Pteris pendula Colenso
Vascular – Native
The National Vegetation Survey (NVS) Databank is a physical archive and electronic databank containing records of over 94,000 vegetation survey plots - including data from over 19,000 permanent plots. NVS maintains a standard set of species code abbreviations that correspond to standard scientific plant names from the Ngä Tipu o Aotearoa - New Zealand Plants database.
2n = 116, 120
Current conservation status
The threat classification status of all known New Zealand vascular plant taxa at the rank of species and below were reassessed in 2017 using the New Zealand Threat Classification System (NZTCS) – more information about this can be found on the NZTCS website This report includes a statistical summary and brief notes on changes since 2012 and replaces all previous NZTCS lists for vascular plants. Authors: By Peter J. de Lange, Jeremy R. Rolfe, John W. Barkla, Shannel P. Courtney, Paul D. Champion, Leon R. Perrie, Sarah M. Beadel, Kerry A. Ford, Ilse Breitwieser, Ines Schönberger, Rowan Hindmarsh-Walls, Peter B. Heenan and Kate Ladley. Please note, threat classifications are often suggested by authors when publications fall between NZTCS assessment periods – a suggested threat classification status has not been assessed by the NZTCS panel.
2017 | Not Threatened
Previous conservation statuses
2012 | Not Threatened
2009 | Not Threatened
2004 | Not Threatened
Endemic. New Zealand: North, South and Chatham Islands. Widespread in the North Island (except for the central volcanic plateau and adjacent main axial ranges), common in the northern part of the South Island reaching a western southern limit near Greymouth and in the east on Banks Peninsula where it may have been planted (Wilson 2009).

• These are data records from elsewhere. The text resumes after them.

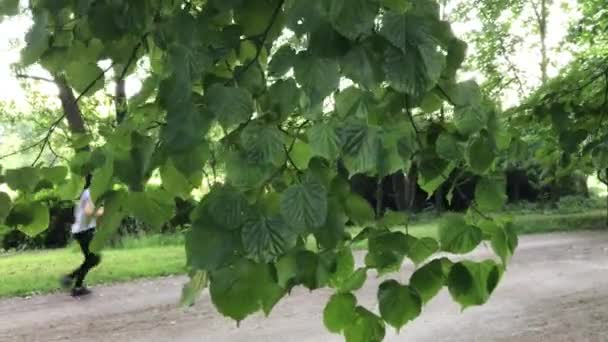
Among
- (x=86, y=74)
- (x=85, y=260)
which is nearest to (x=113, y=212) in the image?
(x=86, y=74)

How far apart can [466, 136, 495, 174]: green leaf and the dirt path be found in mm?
5016

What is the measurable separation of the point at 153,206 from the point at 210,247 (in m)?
0.42

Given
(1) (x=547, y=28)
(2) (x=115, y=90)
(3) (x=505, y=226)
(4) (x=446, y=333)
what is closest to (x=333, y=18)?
(3) (x=505, y=226)

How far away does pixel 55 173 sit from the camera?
173 centimetres

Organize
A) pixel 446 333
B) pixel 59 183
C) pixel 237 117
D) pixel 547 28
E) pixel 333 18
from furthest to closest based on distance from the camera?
pixel 547 28, pixel 446 333, pixel 59 183, pixel 237 117, pixel 333 18

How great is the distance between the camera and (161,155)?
1494 millimetres

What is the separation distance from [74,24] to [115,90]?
419 mm

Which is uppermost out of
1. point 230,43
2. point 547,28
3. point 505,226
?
point 547,28

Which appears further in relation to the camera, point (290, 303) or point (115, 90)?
point (290, 303)

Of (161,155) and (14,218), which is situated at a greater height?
(161,155)

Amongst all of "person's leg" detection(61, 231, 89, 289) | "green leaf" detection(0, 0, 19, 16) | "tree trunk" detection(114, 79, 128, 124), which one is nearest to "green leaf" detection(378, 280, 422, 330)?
"tree trunk" detection(114, 79, 128, 124)

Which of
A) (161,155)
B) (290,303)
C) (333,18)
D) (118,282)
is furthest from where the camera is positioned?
(118,282)

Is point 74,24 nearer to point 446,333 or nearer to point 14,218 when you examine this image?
point 14,218

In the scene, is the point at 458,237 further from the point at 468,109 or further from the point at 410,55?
the point at 410,55
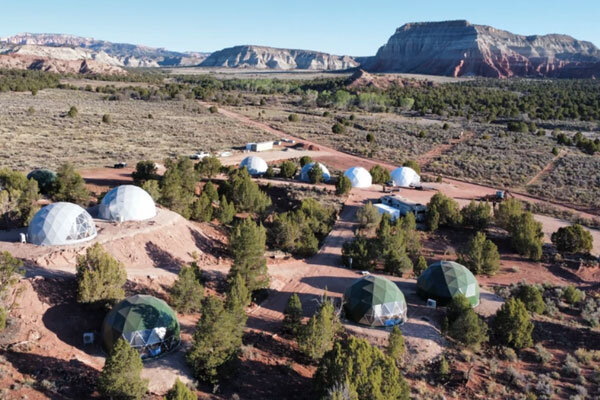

Coastal to montane (in northern areas). Usually in dry, less heavily vegetated sites in forest but also on cliff faces and banks in light scrub. Especially common overlying calcareous or other base-rich rocks.
Terrestrial ferns. Rhizomes short, erect, scaly. Stipes 0.1-0.5 m long, yellow-brown, base scaly. Laminae 0.25-0.9 × 0.15-0.5 m, light green, 3-pinnate, ovate, thin,; veins reticulated along midribs but free elsewhere, Pinnae widely spaced; most lower secondary pinnae stalked or sessile. Ultimate segments 5-15 × 3-5 mm, oblong, apices deeply toothed, margins almost smooth. Sori continuous along pinna margins on a marginal vein, protected by a membranous inrolled pinna margins.
Pteris macilenta is most similar to P. saxatilis which is rather like a diminutive form of it. Pteris saxatilis differs from P. macilenta by the very widely spaced primary and secondary pinnae; laminae 0.15-0.5 × 0.12-0.25 m, and the ultimate segments up to 15 × 5 mm. Although Brownsey & Smith-Dodsworth (2000) state that intergrades exist between P. macilenta and both P. comans and P. saxatilis, this seems more likely to refer to hybrids between the latter two species as P. macilenta is genetically distinct from both P. comans and P. saxatilis and unable to hybridise with them (J.E. Braggins pers. comm.). The New Zealand form of Pteris comans differs from both P. macilenta and P. saxatilis by the coriaceous (leathery) fronds, reticulate venation, overlapping pinnae and large ultimate segments
Not applicable - spore producing
Not applicable - spore producing
Easily grown from fresh spores and young plants transplant readily. Prefers semi-shade in garden settings, planted into a moist, rich free draining soil. Can be cold sensitive
pteris: A fern known to the ancient Greeks; from the Greek pteris
The unpublished work of J.E. Braggins suggests that the name P. macilenta as applied by Allan (1961) and other authors is incorrect and that this name is actually the first legitimate name for the fern known as P. saxatilis. His work suggests that the correct name for the plant called here P. macilenta is in fact P. pendula Colenso. However, until such time as that research is published, and in line with other published works (e.g., Brownsey & Smith-Dodsworth 2000), the current usage of the names P. maclienta and P. saxatilis are retained.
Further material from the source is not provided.